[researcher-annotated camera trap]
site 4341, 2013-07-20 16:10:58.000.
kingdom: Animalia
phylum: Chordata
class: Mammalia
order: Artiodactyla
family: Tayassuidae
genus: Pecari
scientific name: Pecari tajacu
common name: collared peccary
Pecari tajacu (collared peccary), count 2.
━━━━━━━━━━
=== Work request ===
This exercise calls for the lines from the one holding "order: Artiodactyla" through the end of the entries, transcribed exactly and with nothing more.

=== Reply ===
order: Artiodactyla
family: Tayassuidae
genus: Pecari
scientific name: Pecari tajacu
common name: collared peccary
Pecari tajacu (collared peccary), count 2.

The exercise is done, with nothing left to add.